- SOURCE EXTRACT
Or that they could accept you and then reject you later.

lol this is something to keep in mind...FOREVER...that you could always be rejected even if you finally meet the perfect person and they reciprocate and you are compatible.










But then, I guess it's better to make peace with rejection than to let it reflect on your value to yourself. 

Also--they could just die anytime too even if you did end up with the perfect partner who never rejected you.








So rejection really isn't that bad, right?


----------



## Penny (Mar 24, 2016)

WickerDeer said:


> Or that they could accept you and then reject you later.
> 
> lol this is something to keep in mind...FOREVER...that you could always be rejected even if you finally meet the perfect person and they reciprocate and you are compatible.
> 
> ...


lol. its the buddhist ideal of non-attachment. don't expect them to like you and you won't be disappointed if they do. (don't)


----------



## mia-me (Feb 5, 2021)

Penny said:


> yes?


So what metric are you good enough or not good enough for? Some fairy hand wavy stuff, where 'good' and 'not good enough' are some randos interpretation of what makes them schwing and funnily enough, people often don't really know that either.

E - I should add the given, that the reverse also holds true since our preferences are just as fairy hand wavy.

- WHAT THIS EXERCISE ASKS
**A)** Please copy the forum thread word for word from "So what metric" to "know that either.".
**B)** List every username that appears in the forum thread.

- DATA LINES
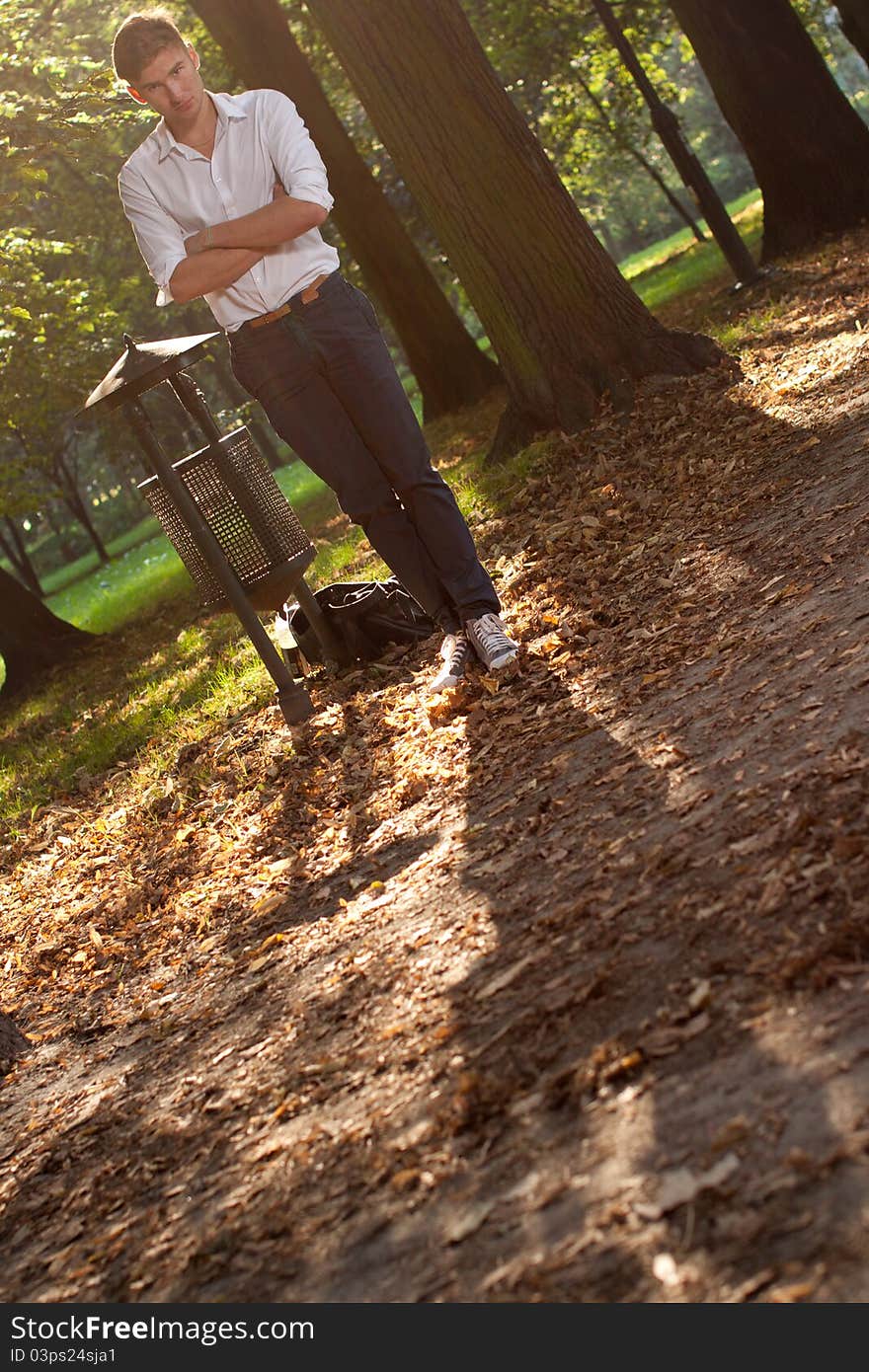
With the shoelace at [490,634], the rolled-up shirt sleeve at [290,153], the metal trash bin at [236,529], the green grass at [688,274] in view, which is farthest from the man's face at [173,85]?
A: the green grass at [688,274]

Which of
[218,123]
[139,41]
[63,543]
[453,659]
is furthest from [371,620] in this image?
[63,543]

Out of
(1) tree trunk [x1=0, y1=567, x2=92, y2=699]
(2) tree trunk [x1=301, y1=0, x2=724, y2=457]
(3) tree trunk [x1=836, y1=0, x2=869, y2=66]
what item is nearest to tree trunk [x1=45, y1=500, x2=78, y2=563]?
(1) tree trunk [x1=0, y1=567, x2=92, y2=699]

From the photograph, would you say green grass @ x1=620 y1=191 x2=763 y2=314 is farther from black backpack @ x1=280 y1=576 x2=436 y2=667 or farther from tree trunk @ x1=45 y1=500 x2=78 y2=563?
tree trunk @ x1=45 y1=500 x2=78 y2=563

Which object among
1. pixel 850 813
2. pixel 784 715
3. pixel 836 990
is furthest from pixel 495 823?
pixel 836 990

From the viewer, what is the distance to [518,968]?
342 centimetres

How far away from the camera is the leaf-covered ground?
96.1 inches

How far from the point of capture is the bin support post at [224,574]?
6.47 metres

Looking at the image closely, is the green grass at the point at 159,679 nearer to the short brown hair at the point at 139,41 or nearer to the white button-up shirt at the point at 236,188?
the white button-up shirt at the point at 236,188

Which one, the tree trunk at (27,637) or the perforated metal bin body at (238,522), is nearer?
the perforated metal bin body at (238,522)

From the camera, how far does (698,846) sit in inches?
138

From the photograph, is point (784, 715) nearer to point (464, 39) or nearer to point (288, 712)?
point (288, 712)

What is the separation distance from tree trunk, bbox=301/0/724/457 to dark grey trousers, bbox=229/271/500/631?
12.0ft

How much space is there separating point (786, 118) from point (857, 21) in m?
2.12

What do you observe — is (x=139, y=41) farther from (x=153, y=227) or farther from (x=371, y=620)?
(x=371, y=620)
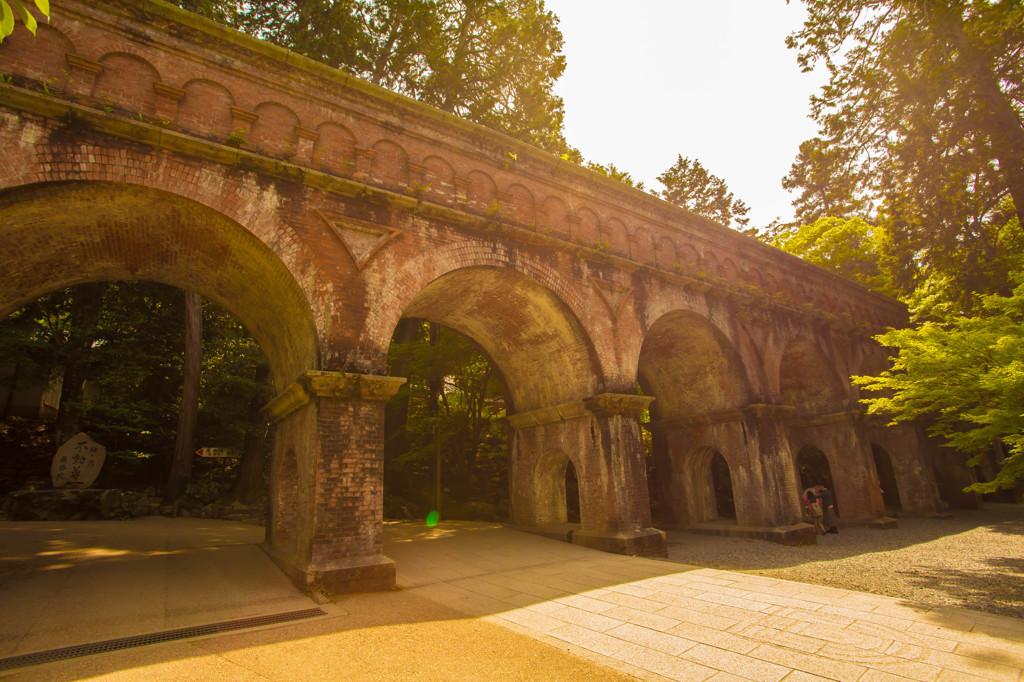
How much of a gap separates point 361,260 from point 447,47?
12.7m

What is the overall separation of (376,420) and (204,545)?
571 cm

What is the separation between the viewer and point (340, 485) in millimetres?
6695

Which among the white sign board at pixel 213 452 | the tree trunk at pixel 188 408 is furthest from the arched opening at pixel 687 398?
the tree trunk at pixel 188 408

...

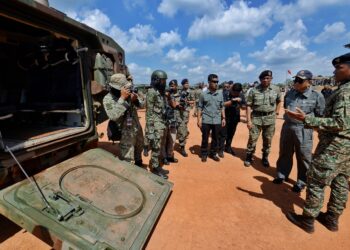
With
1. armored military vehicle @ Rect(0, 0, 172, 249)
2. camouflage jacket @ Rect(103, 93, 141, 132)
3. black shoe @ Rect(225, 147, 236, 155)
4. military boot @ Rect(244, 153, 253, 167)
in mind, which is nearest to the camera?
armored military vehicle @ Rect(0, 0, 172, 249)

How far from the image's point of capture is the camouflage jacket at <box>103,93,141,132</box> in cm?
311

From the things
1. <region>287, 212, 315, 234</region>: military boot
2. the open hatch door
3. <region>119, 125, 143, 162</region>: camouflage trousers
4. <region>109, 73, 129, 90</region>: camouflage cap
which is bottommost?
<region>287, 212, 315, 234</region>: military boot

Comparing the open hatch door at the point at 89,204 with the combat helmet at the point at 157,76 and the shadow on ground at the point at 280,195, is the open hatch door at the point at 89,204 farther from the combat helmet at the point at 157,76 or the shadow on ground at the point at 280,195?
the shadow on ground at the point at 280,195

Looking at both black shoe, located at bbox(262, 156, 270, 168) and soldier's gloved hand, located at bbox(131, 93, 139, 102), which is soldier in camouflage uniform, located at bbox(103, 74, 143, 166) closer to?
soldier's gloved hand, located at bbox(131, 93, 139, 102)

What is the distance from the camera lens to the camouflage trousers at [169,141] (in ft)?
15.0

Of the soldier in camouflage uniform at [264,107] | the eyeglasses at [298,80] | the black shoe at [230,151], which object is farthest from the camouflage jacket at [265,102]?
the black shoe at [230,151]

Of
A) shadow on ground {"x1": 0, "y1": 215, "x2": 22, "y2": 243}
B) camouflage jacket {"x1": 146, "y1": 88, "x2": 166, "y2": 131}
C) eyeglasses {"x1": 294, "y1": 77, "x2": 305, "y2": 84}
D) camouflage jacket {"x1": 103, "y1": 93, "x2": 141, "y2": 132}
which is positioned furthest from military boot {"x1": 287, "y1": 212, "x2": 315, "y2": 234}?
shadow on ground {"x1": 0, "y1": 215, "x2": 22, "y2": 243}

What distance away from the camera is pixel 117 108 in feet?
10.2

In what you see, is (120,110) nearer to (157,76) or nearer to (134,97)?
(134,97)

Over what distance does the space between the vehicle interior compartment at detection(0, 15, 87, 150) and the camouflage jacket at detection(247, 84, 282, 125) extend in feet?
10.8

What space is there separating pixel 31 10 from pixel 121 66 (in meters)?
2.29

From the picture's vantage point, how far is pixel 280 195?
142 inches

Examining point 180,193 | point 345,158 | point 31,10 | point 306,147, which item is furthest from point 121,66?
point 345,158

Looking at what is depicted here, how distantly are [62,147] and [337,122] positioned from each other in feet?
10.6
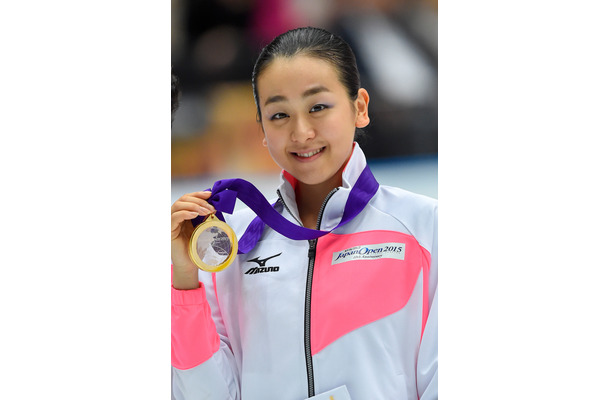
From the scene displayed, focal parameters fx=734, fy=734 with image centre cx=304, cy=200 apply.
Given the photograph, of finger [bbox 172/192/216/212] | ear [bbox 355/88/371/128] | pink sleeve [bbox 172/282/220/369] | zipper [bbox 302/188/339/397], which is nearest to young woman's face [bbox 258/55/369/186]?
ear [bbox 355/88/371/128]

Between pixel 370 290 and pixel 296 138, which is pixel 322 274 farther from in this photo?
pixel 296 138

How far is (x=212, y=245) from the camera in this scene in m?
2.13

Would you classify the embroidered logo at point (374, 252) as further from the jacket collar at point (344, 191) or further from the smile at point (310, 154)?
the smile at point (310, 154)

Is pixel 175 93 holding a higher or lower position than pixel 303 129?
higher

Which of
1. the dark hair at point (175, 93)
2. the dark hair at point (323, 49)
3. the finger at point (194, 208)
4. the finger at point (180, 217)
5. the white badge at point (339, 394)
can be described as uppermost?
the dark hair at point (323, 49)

---

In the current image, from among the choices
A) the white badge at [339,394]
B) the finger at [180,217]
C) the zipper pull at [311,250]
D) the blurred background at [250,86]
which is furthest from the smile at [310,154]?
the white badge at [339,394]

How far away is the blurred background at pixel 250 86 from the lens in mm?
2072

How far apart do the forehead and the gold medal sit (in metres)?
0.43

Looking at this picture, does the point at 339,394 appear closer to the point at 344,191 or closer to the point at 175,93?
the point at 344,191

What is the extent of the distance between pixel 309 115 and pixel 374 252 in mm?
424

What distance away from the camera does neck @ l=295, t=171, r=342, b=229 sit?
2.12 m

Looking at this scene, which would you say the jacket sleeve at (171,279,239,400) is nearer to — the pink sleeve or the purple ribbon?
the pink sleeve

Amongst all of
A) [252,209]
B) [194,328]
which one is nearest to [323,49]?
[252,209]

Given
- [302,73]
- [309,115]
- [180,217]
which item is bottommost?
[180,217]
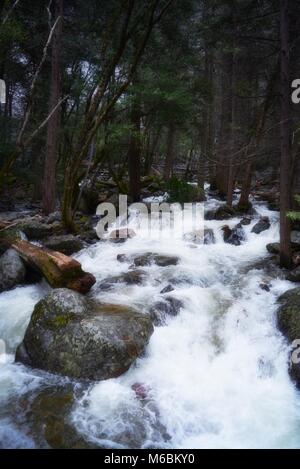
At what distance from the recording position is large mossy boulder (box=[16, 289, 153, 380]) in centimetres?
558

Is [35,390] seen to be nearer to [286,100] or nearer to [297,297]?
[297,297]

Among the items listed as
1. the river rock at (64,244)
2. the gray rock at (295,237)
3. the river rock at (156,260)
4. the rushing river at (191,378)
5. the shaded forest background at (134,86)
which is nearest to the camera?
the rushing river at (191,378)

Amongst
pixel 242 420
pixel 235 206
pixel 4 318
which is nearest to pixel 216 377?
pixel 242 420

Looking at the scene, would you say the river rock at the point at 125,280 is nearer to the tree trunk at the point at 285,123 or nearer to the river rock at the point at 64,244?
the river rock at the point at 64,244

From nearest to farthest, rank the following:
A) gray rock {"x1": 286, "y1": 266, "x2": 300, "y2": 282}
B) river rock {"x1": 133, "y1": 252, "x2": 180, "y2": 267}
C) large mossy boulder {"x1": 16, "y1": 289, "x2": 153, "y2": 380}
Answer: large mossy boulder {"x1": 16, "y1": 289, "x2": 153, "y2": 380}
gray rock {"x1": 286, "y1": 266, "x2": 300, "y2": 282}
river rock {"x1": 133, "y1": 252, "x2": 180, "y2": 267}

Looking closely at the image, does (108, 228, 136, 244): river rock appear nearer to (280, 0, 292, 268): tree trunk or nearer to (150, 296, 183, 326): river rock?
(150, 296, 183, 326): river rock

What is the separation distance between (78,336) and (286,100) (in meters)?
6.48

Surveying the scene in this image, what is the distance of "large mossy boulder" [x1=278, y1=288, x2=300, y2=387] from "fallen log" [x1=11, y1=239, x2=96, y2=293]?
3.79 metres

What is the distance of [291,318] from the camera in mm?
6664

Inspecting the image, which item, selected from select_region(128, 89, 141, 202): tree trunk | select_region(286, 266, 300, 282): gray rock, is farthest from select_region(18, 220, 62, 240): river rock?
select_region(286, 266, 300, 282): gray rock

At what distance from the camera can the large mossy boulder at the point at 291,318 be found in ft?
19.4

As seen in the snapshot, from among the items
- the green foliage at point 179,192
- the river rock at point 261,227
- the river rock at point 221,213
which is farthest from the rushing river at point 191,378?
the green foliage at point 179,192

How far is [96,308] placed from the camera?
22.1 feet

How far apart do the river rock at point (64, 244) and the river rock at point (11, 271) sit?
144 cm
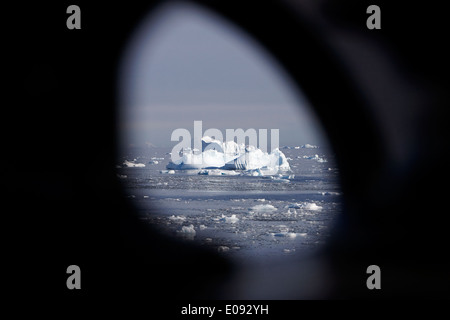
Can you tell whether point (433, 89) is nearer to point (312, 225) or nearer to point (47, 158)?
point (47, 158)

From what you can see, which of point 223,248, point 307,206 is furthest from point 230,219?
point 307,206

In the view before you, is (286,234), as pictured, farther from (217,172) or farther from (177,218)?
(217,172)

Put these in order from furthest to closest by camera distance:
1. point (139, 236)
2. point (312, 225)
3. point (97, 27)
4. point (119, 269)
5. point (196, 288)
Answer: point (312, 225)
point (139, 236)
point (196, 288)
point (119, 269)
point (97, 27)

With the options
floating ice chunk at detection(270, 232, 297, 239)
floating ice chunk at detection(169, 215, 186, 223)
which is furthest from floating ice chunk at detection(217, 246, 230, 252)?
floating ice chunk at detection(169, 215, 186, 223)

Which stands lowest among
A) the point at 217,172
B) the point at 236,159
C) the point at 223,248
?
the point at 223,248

- ANSWER LIST
**A)**
So what metric are you good enough or not good enough for? Some fairy hand wavy stuff, where 'good' and 'not good enough' are some randos interpretation of what makes them schwing and funnily enough, people often don't really know that either.

**B)**
WickerDeer
Penny
mia-me